■ Provided text

______

I love taking the contrarian view, but truth be told, when it comes to patience, conventional wisdom has got it right: patience is a virtue. Not so much because it makes you a pleasure to be around, which it does, but because when your time horizon is long enough, problems dissolve. Life comes at you easily and stress free.
Now, there are times that you need to be aware that you are in a fist fight, when you need to race like hell to make your next punch count. When you’re in a fist fight, you’re next punch is the only thing that does count. In a fight, you fight to win. It’s the law of the jungle.
But fights are few and far between. They establish the pecking order, and then aren’t needed again until someone new comes along or until someone else decides to take a shot at the title.
In between, leaders don’t look for fights; they never *give* others a shot at the title. Just the opposite: leaders avoid fights because doing so avoids giving others the opportunity to usurp them. What leaders do, whenever they can, is direct their–and more importantly, their followers’–energies to productive activities. They build, rather than constantly defend themselves. Building and producing is also the law of the jungle.

______

Stored items:
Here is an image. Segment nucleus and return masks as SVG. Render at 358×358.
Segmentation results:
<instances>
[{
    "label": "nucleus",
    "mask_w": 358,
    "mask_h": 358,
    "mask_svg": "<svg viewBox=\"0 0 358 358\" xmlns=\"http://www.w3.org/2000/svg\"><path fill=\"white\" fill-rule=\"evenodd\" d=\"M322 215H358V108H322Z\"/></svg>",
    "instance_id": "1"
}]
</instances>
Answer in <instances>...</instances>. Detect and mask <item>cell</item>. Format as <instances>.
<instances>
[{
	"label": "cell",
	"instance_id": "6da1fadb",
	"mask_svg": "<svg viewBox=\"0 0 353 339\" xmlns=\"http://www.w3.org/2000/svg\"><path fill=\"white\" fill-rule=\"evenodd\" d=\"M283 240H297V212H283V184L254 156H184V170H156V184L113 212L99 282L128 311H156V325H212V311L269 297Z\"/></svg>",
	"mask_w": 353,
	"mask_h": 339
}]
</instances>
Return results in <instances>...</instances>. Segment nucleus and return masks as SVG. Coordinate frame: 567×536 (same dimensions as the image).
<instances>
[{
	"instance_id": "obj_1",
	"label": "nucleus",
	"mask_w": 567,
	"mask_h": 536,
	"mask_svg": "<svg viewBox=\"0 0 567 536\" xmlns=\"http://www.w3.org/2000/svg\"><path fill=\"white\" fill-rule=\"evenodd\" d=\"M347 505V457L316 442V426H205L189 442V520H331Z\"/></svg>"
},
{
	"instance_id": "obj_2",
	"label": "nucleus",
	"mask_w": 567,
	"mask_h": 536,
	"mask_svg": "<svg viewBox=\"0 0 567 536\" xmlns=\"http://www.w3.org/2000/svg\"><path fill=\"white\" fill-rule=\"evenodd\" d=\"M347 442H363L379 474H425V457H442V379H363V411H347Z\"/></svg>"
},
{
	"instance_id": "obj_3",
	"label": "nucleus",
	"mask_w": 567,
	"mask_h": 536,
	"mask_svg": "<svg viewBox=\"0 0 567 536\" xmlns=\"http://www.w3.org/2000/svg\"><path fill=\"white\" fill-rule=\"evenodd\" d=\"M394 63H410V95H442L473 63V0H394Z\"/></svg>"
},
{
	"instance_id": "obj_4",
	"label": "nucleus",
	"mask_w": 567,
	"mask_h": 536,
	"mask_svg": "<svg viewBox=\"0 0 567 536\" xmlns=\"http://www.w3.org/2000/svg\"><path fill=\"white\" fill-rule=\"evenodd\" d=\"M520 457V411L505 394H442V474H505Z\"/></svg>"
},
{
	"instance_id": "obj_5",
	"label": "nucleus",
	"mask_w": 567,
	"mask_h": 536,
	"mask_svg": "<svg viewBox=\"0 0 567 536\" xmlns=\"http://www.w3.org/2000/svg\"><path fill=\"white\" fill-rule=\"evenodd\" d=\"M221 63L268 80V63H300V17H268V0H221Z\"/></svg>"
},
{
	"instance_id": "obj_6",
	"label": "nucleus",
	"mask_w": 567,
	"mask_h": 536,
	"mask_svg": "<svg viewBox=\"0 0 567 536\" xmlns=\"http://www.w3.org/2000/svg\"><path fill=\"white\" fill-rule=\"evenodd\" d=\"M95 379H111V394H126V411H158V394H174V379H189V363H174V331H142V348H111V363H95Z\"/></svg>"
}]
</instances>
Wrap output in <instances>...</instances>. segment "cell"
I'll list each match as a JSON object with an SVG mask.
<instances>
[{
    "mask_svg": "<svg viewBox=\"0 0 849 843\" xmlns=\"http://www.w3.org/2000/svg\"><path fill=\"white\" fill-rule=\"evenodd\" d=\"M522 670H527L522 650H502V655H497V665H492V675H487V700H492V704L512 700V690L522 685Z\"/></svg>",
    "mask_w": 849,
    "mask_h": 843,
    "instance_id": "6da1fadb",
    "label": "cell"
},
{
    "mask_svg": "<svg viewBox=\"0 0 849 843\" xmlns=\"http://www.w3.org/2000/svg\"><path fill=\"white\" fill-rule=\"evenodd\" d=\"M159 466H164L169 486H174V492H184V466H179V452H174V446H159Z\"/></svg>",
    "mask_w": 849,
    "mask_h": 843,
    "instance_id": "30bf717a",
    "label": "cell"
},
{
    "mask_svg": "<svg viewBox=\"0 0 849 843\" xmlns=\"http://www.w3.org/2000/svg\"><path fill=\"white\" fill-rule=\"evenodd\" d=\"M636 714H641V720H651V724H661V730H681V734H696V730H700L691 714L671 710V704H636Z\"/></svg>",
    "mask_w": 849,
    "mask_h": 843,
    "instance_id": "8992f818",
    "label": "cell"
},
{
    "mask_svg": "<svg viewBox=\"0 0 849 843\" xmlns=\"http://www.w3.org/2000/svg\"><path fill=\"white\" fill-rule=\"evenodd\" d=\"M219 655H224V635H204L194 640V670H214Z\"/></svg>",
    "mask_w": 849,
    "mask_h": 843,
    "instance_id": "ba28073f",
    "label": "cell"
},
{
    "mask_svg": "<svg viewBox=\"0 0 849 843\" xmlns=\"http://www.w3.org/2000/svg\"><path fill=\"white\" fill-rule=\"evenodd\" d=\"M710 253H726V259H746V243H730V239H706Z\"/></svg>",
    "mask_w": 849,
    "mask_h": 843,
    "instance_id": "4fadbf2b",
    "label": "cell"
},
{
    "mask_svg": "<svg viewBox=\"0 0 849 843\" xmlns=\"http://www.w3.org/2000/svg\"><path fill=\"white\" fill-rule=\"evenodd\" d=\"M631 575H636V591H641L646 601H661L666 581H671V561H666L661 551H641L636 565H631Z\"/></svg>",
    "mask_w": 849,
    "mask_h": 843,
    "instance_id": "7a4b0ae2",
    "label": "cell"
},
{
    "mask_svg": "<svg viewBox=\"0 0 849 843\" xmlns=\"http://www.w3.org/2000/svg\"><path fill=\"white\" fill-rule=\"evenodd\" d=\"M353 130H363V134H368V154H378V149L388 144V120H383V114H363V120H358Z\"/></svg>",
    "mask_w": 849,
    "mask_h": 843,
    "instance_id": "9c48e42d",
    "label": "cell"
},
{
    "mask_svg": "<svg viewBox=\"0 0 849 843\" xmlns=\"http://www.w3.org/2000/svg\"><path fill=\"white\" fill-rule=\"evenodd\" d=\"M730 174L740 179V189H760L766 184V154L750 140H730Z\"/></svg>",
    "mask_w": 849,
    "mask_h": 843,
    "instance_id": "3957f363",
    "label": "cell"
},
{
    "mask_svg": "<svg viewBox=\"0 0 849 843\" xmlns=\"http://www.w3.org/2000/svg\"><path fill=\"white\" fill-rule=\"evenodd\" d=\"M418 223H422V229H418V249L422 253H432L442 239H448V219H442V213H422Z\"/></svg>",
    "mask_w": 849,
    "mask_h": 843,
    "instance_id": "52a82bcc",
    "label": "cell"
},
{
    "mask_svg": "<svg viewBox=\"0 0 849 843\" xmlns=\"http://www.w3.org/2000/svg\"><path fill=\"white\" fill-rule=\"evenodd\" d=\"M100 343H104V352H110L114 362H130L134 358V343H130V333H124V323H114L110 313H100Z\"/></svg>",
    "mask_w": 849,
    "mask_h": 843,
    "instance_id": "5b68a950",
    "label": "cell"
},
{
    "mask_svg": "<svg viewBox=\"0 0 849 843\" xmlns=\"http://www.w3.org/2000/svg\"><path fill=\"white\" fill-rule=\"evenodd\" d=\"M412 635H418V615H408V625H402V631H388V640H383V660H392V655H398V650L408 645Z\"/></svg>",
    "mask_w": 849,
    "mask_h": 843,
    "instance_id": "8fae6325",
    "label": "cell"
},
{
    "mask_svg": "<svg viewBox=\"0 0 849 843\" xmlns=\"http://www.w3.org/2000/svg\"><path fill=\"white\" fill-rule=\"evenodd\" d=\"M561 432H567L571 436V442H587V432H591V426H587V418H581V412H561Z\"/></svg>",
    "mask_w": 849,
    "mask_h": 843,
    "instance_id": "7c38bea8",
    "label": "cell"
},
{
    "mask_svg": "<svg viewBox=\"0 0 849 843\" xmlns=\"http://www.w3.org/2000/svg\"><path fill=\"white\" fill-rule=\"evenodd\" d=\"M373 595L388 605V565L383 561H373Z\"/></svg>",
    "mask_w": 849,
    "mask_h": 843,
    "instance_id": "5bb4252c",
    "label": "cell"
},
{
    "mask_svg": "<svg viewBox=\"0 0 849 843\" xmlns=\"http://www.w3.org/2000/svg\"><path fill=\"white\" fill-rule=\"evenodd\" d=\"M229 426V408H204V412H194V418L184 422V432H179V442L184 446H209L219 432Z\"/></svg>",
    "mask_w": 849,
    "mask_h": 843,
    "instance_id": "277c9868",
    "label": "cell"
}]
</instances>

______

■ Instructions
(a) Condense the paragraph of the essay on patience that begins "In between, leaders don’t look for fights" into a short bulleted list that keeps its main points.
(b) Extend the essay on patience past its last sentence, carrying its argument forward in the same voice.

■ Replies
(a)
- In between fights, leaders don't look for fights and never give others a shot at the title.
- They avoid fights so that others get no opportunity to usurp them.
- Whenever they can, they direct their own and, more importantly, their followers' energies to productive activities.
- They build rather than constantly defend themselves. Building and producing is also the law of the jungle.

(b)
Leaders are forever pushing forward… and when they hit a roadblock, before trying to run right through it (read: fighting against the resistance), they look for ways around it. Over it. Under it. They look out further into the future to see how this roadblock can be transformed into something to their advantage. They learn about the roadblock. They look at who is throwing the roadblock up, and why, to find the key to removing the roadblock without a struggle. They keep looking until they find an answer, and then they move forward.
Roadblocks don’t throw first punches, and neither do leaders. Leaders are patient. They find ways around roadblocks or wait for them to melt away. They never initiate fights… Fights are what happen when people who are behind roadblocks get frustrated that their roadblocks are being overrun. And when they get frustrated enough to start a fight, a leader will be there to end it.